How to tag corrupted data in dataframe after an error has been raised
This happens because of the way you're populating the dataframe.
sample_data['error_msg'] = str(e)
Will actually overwrite the entire column with str(e)
.
This is probably the most efficient way to do it:
def int2date(argdate: int):
try:
year = int(argdate / 10000)
month = int((argdate % 10000) / 100)
day = int(argdate % 100)
return date(year, month, day)
except ValueError as e:
pass # you could write the row and the error to your logs here
df['date_of_birth'] = df.sec_num.apply(int2date)
df['is_in_error'] = df.date_of_birth.isnull()
However if you also want to write the errors to the dataframe, you can use this approach although it might be much slower (there might be faster solutions to this).
df['date_of_birth'] = None
df['error_msg'] = None
df['is_in_error'] = False
for i, row in df.iterrows():
try:
date_of_birth = int2date(row['sec_num'])
df.set_value(i, 'date_of_birth', date_of_birth)
except ValueError as e:
df.set_value(i, 'is_in_error', True)
df.set_value(i, 'error_msg', str(e))
This handles each row separately and will only write the error to the correct index instead of updating the entire column.

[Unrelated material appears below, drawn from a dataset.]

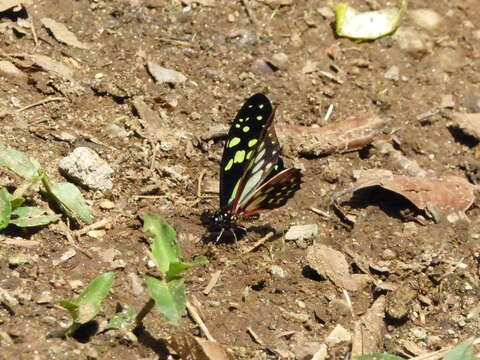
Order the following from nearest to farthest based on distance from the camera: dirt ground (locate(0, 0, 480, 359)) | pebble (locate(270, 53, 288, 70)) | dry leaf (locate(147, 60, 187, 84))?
dirt ground (locate(0, 0, 480, 359)) → dry leaf (locate(147, 60, 187, 84)) → pebble (locate(270, 53, 288, 70))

You are in the realm of handling large data. Throwing exceptions out of a loop is often not the best idea there because it will normally abort the loop. As many others you do not seem to want that.

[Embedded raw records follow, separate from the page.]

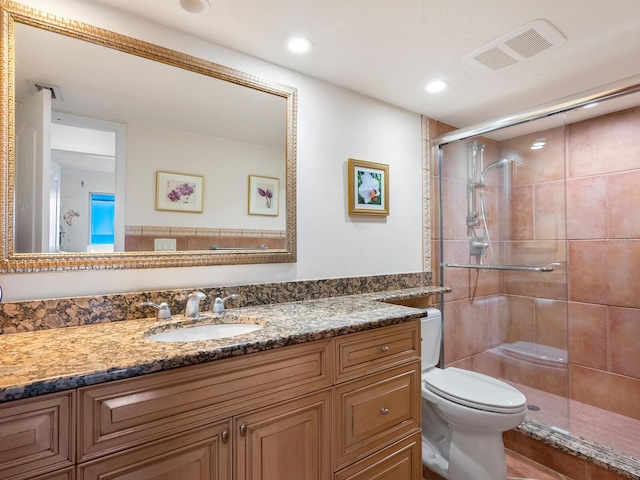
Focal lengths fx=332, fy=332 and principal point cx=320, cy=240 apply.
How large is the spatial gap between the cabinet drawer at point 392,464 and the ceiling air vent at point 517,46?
1.83 m

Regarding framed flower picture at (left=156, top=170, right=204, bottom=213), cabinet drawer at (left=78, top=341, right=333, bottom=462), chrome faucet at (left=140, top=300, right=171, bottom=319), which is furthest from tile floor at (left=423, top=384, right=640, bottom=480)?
framed flower picture at (left=156, top=170, right=204, bottom=213)

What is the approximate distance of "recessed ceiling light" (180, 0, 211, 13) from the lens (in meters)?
1.29

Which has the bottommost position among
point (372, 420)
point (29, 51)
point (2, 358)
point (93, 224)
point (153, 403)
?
point (372, 420)

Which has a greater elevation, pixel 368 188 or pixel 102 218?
pixel 368 188

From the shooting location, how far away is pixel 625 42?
1552mm

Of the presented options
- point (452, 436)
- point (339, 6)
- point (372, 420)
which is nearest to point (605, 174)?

To achieve that a typical approach is to use a function which does not throw the exception but which returns it instead.
def int2date(argdate: int):
try:
year = int(argdate / 10000)
month = int((argdate % 10000) / 100)
day = int(argdate % 100)
return date(year, month, day)
except ValueError:
return ValueError("Value:{0} not a legal date.".format(argdate))
With this you simply can map a list of values to the function and will receive the exceptions (which lack a trace of course, but in such a case this should not be a problem) as values in the result list:
You then can walk over the list, replace the found exceptions by None
values and fill other columns instead with the message contained in the exception.